Si tratta di un paradosso alimentato dal fatto che il lavoro assistenziale non può essere delocalizzato, ma deve essere svolto in presenza di chi ha bisogno di cure: i paesi più ricchi importano forza lavoro dai paesi più poveri, permettendosi così non solo di retribuirla meno, ma anche di risparmiare sui costi di formazione di queste persone che in genere studiano nel Paese di provenienza. E quando emigrano per cercare condizioni di vita migliori all’estero lo fanno lasciando sguarniti i loro stessi famigliari delle cure di cui avrebbero bisogno. È un fenomeno che sia chiama global care chain, sul quale i nostri policymaker dovrebbero riflettere, sottolinea Dowling.
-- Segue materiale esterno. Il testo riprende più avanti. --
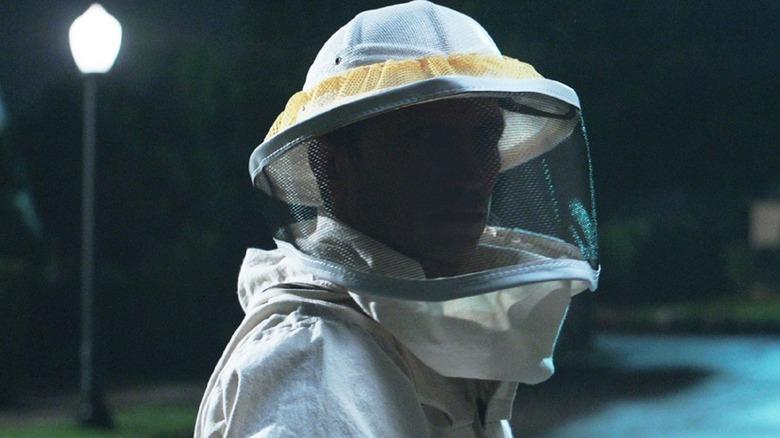 The beekeeper on a dark street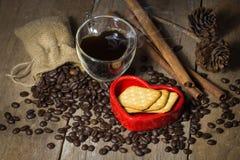 Чашка формы сердца, хлеб в красных кофейных зернах сердца и на деревянном Стоковые Изображения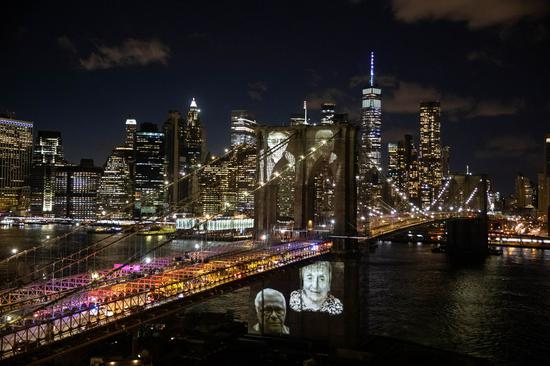 Images of New Yorkers lost to the COVID-19 pandemic are projected onto the Brooklyn Bridge in New York, the United States, March 14, 2021. (Xinhua/Michael Nagle)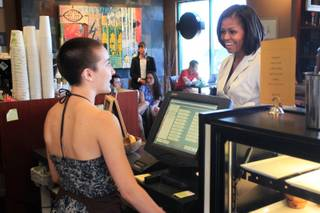 First lady Michelle Obama orders an iced tea from Ria Farmer at Sunrise Coffee Shop during a campaign stop in Henderson Tuesday, June 19, 2012.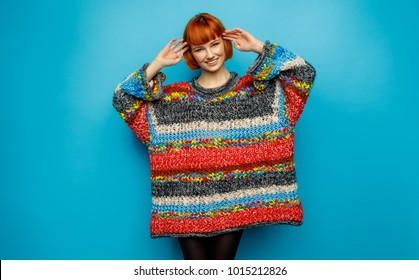 Colorful photo of young smiling female model wear oversize sweater isolated on blue background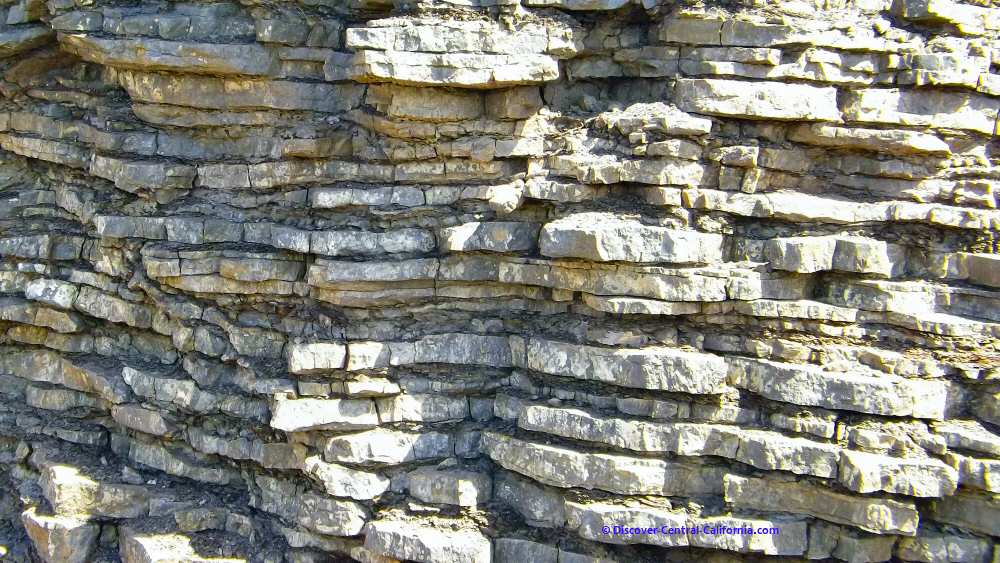Closeup of well defined rock layers along the road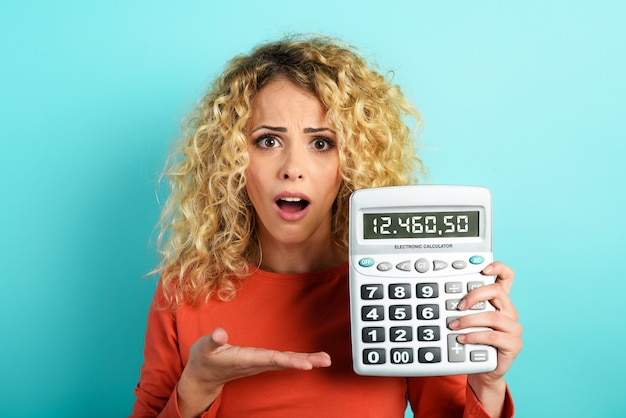 La ragazza è scioccata e mostra il suo debito sul display della calcolatrice. sfondo ciano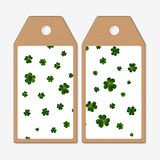 Vector tags design on both sides, cardboard sale labels. St Patricks day vector background, green clovers Stock Photos
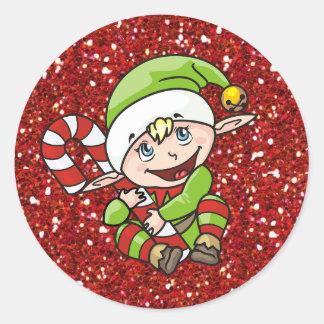 Duende do Natal com etiquetas do bastão de doces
Così come dovrebbero riflettere sul fatto che quello dell’economia della cura (care economy) è un mercato che vale, secondo uno studio condotto dalla Pivotal Ventures di Melinda French Gates, 648 miliardi di dollari, i cui costi come abbiamo visto sono però scaricati sulle spalle di chi lo svolge, ossia le donne e le fasce più deboli della popolazione.
Secondo Emma Dowling, l’unica strada che potrebbe condurci a una risoluzione di questa crisi è quella di investire in una ridistribuzione equa dell’attività di cura, in modo che tutti possano usufruirne e che chi lavora in questo settore sia soddisfatto del proprio lavoro e adeguatamente retribuito. Perché dare valore all’attività di assistenza significa fare in modo che tutti possano svolgerla nella propria vita quotidiana, prendendosi cura dei propri familiari senza essere penalizzati, e nello stesso tempo finanziare infrastrutture in grado di offrire assistenza di qualità accessibili a tutti.